This week we highlight the work of Danielle Enrique, who recent graduated (class of 2015) from the undergraduate athletic training program in EXSS. This work represents a component of Danielle’s senior honors thesis. Congratulations to Danielle on a successful senior honors thesis and many thanks for contributing to this week’s EXSS Impact post.
Restricted ankle dorsiflexion range of motion (e.g. inability to pull toes towards shin) contributes to lower extremity biomechanics that may increase the risk of non-contact lower extremity injuries. These high-risk biomechanical patterns include less knee flexion, greater medial knee displacement, and greater ground reaction forces during a jump-landing task and less knee flexion and greater medial knee displacement during a squat task. Improving ankle dorsiflexion range of motion may be an important component of corrective exercise programs that aim to modify high-risk lower extremity biomechanics and mitigate injury risk. Thus, identifying the most effective treatments for increasing dorsiflexion range of motion is important for optimizing corrective exercise programs.

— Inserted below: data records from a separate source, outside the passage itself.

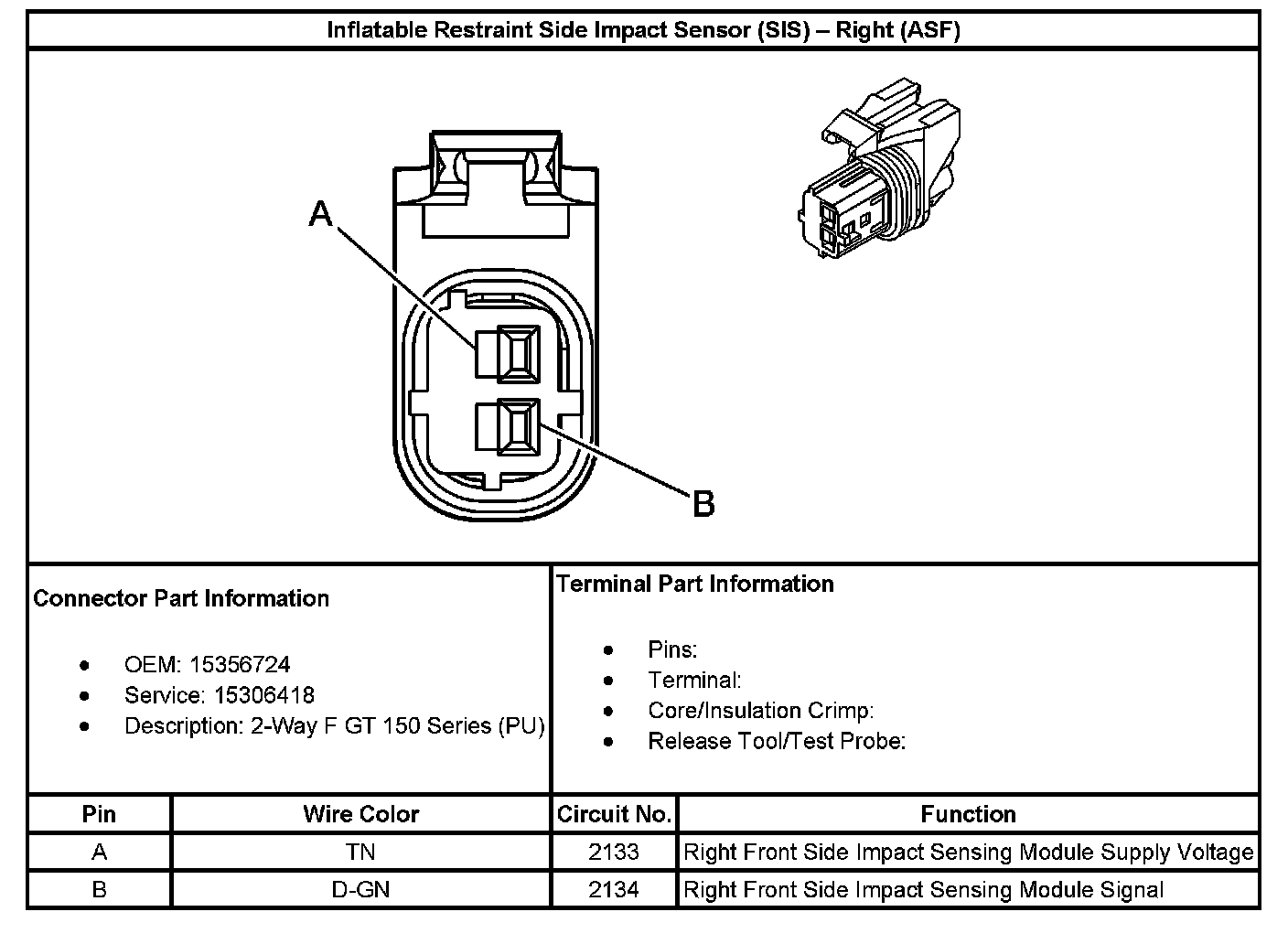 Inflatable Restraint Side Impact Sensor (SIS) – Right (ASF)

A

B

Connector Part Information

- OEM: 15356724
- Service: 15306418
- Description: 2-Way F GT 150 Series (PU)

Terminal Part Information

- Pins:
- Terminal:
- Core/Insulation Crimp:
- Release Tool/Test Probe:

| Pin | Wire Color | Circuit No. | Function |
|---|---|---|---|
| A | TN | 2133 | Right Front Side Impact Sensing Module Supply Voltage |
| B | D-GN | 2134 | Right Front Side Impact Sensing Module Signal |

Myofascial trigger points are areas of hyperirritability in the muscle that may limit ankle dorsiflexion range of motion. Several therapies can effectively treat myofascial trigger points and rectify their associated range of motion deficits. In particular, foam rolling of has increase range of motion without decreasing muscle activation or strength. Vibration therapy has also been proposed to increase range of motion and improve muscle function. However, there is no research examining local vibration therapy as a treatment for myofascial trigger points that may limit ankle dorsiflexion range of motion. Therefore, the purpose of this study was to compare the effects of foam rolling with and without vibration on dorsiflexion range of motion and pain in a population with restricted dorsiflexion range of motion.
We recruited 20 participants who demonstrated restricted ankle dorsiflexion range of motion in combination with the presence of myofascial trigger points in their gastrocnemius-soleus muscles. Using a crossover study design, participants were randomly allocated to groups predetermined to include 10 individuals in each. One group received foam rolling with vibration during the first testing session, while the other group received foam rolling with vibration during the second testing session. The VYPER™ (Hyperice, Irvine, CA) foam roller was used for all treatments. During the foam rolling without vibration, the vibration feature was turned off. Following the foam rolling treatment the participants also performed a static stretch of the gastrocnemius and soleus muscles.
Ankle dorsiflexion range of motion was measured at three time points: 1) pre-foam rolling, 2) post-foam rolling and 3) post-static stretching. We compared changes in ankle dorsiflexion range of motion between pre-foam rolling and post-foam rolling as well as pre-foam rolling and post-static stretching.
Foam rolling with and without vibration increased ankle dorsiflexion range of motion. However, the combination of foam rolling and vibration resulted in greater gains in ankle dorsiflexion range of motion than foam rolling without vibration.
How do these findings impact the public?
Overall, foam rolling combined with vibration is a more effective treatment for increasing range of motion compared to traditional foam rolling (no vibration). Individuals with restricted ankle dorsiflexion range of motion may benefit through the combined effects of foam rolling + vibration, followed by static stretching.